Every time you speak to me, somber, angry, tense or carnal, you press yourself deeper into my dusky center. I replay the sound of your voice in my mind, see your face, consumed with passionate aggression, then replaced by calm, for a long moment after the compulsion to deliver yourself from continual longing, has been spent inside my arms, my hot musky interior...body and mind, interlaced.
I remember the first time over and over. How you came up to me in stealth(though I knew and expected) covered my mouth, stifling my gasp, grasping me from behind, firm, and abrupt, pressing your fingers tightly around my neck, biting into my shoulder, making me cry...for more. Then later, so slowly, unhurried, thoroughly, until there was no part of one another we did not know, as our own.

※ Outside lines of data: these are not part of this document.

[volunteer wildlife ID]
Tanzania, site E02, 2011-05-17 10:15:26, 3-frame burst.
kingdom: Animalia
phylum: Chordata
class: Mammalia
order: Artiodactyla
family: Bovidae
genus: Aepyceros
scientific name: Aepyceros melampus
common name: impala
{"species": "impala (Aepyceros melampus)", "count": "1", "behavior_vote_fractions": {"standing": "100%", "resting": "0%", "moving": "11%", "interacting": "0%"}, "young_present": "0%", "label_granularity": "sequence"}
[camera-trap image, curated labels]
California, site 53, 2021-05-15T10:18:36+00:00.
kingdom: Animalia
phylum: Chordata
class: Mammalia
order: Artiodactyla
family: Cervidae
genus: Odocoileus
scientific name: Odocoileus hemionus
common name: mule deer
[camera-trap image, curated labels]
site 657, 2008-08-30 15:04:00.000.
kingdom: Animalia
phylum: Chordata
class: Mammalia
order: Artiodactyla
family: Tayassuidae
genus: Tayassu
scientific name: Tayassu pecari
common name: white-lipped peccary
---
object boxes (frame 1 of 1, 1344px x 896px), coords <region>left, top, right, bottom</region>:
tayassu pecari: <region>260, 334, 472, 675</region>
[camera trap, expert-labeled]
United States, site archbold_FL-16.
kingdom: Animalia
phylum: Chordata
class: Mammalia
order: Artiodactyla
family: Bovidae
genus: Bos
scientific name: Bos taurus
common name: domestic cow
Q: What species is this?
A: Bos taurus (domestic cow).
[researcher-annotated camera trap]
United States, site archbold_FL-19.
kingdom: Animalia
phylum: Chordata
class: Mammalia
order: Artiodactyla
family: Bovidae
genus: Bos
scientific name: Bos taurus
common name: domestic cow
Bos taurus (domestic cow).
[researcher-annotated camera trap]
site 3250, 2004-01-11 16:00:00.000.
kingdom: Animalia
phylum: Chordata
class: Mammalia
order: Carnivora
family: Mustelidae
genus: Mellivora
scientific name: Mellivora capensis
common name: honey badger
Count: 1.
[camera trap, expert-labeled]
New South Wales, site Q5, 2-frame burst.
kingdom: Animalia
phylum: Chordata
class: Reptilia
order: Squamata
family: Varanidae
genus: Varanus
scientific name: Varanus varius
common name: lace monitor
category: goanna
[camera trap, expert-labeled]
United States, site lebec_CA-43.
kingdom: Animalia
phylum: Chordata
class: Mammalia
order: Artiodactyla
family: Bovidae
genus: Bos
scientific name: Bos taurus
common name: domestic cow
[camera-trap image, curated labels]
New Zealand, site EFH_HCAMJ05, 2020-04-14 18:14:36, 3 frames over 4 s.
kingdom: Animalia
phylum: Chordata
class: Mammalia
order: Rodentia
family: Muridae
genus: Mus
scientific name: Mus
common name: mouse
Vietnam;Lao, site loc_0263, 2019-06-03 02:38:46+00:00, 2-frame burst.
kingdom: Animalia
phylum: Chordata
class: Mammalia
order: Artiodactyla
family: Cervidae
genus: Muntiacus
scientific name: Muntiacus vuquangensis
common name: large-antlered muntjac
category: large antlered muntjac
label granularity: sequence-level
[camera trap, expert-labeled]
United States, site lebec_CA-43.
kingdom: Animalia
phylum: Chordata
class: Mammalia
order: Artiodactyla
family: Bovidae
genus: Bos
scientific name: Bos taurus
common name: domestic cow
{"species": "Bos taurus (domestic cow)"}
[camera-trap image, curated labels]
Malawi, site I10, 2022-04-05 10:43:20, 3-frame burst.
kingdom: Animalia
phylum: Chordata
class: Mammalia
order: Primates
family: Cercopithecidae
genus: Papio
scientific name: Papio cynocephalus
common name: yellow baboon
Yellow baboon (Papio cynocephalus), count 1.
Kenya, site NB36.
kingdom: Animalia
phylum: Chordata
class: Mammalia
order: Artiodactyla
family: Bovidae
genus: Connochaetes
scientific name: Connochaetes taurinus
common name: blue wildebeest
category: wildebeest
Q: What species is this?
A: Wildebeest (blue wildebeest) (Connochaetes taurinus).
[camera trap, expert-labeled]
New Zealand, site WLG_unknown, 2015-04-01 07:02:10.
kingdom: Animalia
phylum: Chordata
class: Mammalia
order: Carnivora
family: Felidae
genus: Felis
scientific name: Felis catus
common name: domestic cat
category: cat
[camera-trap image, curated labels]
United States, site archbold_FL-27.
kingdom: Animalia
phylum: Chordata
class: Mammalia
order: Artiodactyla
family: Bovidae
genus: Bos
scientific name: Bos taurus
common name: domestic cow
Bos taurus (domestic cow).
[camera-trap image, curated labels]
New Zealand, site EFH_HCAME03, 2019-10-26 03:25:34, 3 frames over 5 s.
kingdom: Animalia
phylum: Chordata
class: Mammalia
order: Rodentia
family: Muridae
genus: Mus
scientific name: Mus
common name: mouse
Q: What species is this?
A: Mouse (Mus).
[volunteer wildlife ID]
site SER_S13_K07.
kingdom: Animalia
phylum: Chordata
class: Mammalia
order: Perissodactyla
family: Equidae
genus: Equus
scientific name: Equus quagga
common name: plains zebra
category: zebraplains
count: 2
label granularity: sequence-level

And it is not just the remembrance of those moments, but the thought of sitting near you, just being close and talking, about anything...everything. And later still, the coffee and wine. I loved that dark quaint bar where we had dinner, with you, sipping Chianti and me drinking you in. I took your hand under the table and slid it slowly up along my thighs, while my other hand found its way to the warm, taut place between yours. My face remained calm, only the flush of my face gave me away, and then I was only giving back to you, what you asked for, with your eyes, caressing me toward the inevitable reaction. We left before dessert, only because our tastes were for nothing on the menu
On the walk home through the park, we lingered, not wanting to rush to a moment, that would lead us closer to our inevitable parting. The midnight sky parted with wet kisses, and you knew instinctively, how I adored the rain, the woods, the sound of water lapping trees. You took my hands, knelt before me and repeated nature's seduction.
I wonder where are you right now, are you thinking of me, pondering wishes and impossibilities, weighing the need for me against the improbabilities of our situation? And I, being selfish, wanton or impetuous, all of it and more, simultaneous, can only think of being with you, talking, sharing, loving, debating, caressing, playing, kissing...I think I want to kiss you again more than anything. Those were the moments that spoke so much. The way our lips meet, touched and entangled. The way our tongues unfolded, darting, tasting, entwining, and how deeply we wished to devour one another. I want, no. I need more, than the memory of our mutual surrender, and subsequent terms of release...will you come, again?